In a flash, memories of the gangling fast bowler not performing to potential in the last few months became something of a distant past.

This was the Ishant India knew who had belied age by producing unplayable deliveries from time to time during the trip to Australia in 2007-08 and against the same team at home last year.

Somehow, probably due to over-use, he had lost the verve and bite, which made him stand out in the pack of Indian quick bowlers.

The one that used to jump from good length and the one that jagged back viciously went missing, making him look ordinary, most notably in the Champions Trophy in South Africa.

On Wednesday, that in-dipper wasn’t quite as pronounced as it used to be but the bounce he extracted from a pitch, which offered a bit of just that was unmistakable.

Time and again, the Australians were pushed uncomfortably on to the back foot, being forced to block at a time when they needed big hits. The rise in pace was evident too, as a few deliveries went past the 140kmph mark.

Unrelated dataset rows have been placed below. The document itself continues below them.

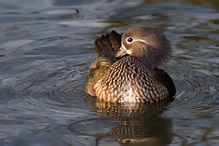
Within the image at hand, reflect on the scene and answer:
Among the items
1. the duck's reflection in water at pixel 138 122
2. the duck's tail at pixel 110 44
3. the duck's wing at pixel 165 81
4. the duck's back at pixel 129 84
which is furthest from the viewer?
the duck's tail at pixel 110 44

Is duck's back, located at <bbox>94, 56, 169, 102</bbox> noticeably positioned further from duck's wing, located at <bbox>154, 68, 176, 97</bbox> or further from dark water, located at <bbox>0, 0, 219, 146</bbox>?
dark water, located at <bbox>0, 0, 219, 146</bbox>

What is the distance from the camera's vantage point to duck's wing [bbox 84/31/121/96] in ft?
24.2

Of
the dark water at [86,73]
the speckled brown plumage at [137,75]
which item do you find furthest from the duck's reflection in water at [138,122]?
the speckled brown plumage at [137,75]

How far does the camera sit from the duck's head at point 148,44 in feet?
23.1

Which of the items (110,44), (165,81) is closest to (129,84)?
(165,81)

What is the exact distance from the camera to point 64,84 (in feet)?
24.9

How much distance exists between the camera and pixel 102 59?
7426 millimetres

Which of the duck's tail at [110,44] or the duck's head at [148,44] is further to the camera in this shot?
the duck's tail at [110,44]

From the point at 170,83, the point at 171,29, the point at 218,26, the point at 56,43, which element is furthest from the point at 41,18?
the point at 170,83

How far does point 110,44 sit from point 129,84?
1083 mm

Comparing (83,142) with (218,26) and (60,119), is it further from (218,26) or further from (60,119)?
(218,26)

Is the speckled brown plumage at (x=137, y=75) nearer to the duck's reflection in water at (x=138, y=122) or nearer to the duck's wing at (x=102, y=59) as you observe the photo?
the duck's wing at (x=102, y=59)

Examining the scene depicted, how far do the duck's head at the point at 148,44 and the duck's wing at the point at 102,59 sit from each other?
0.43 metres

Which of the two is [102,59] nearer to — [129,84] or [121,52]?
[121,52]
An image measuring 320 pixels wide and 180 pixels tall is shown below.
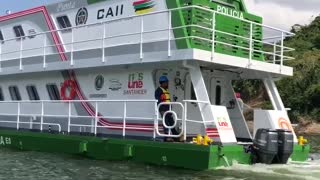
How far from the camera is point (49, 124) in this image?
15414 millimetres

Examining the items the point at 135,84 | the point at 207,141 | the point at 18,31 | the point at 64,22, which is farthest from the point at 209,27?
the point at 18,31

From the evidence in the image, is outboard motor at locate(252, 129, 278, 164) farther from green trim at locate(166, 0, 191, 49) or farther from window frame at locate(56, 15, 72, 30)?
window frame at locate(56, 15, 72, 30)

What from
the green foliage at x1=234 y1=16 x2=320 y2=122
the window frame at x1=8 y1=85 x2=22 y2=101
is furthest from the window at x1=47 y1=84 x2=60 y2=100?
the green foliage at x1=234 y1=16 x2=320 y2=122

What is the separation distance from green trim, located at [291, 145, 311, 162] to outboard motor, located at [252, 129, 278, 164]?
4.64 ft

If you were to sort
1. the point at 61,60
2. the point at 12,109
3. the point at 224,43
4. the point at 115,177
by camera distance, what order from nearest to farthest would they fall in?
the point at 115,177 < the point at 224,43 < the point at 61,60 < the point at 12,109

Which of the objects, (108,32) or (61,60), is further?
(61,60)

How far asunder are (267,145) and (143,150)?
9.52 ft

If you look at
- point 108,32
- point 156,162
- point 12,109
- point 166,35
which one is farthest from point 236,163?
point 12,109

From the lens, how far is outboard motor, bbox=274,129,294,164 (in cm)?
1192

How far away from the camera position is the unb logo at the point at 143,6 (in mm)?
13414

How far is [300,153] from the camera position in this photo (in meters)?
13.2

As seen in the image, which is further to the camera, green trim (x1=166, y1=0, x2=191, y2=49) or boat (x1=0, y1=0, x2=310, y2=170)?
green trim (x1=166, y1=0, x2=191, y2=49)

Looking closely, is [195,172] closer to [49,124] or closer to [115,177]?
[115,177]

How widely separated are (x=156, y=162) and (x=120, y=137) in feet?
6.15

“It’s a question of giving a bowler the time to deliver,” said Mahendra Singh Dhoni, admitting that he was delighted to see his speedster back in shape. “Your confidence suffers when you get hit in a few matches. That’s when everyone has to be patient and give the bowler the time to come good. That’s been the case with Ishant.”

The skipper was quick to notice the improvement made by the bowler in the ongoing series, where Ishant has taken five wickets in two games with an economy rate of 4.88.

“He’s bowling really well and got back his rhythm.

When he’s bowling well, his speed automatically goes up and he starts pitching in the right areas. That’s what is happening now…He’s not bowling too short and hitting the areas where he is strong.”

A fully fit Ishant running in at full steam and getting his length right means awkward moments for the batsmen.

It’s difficult to figure out which one is going to jump, which one will straighten and which one will jag back.

Of all international teams, Australia have the best knowledge of this.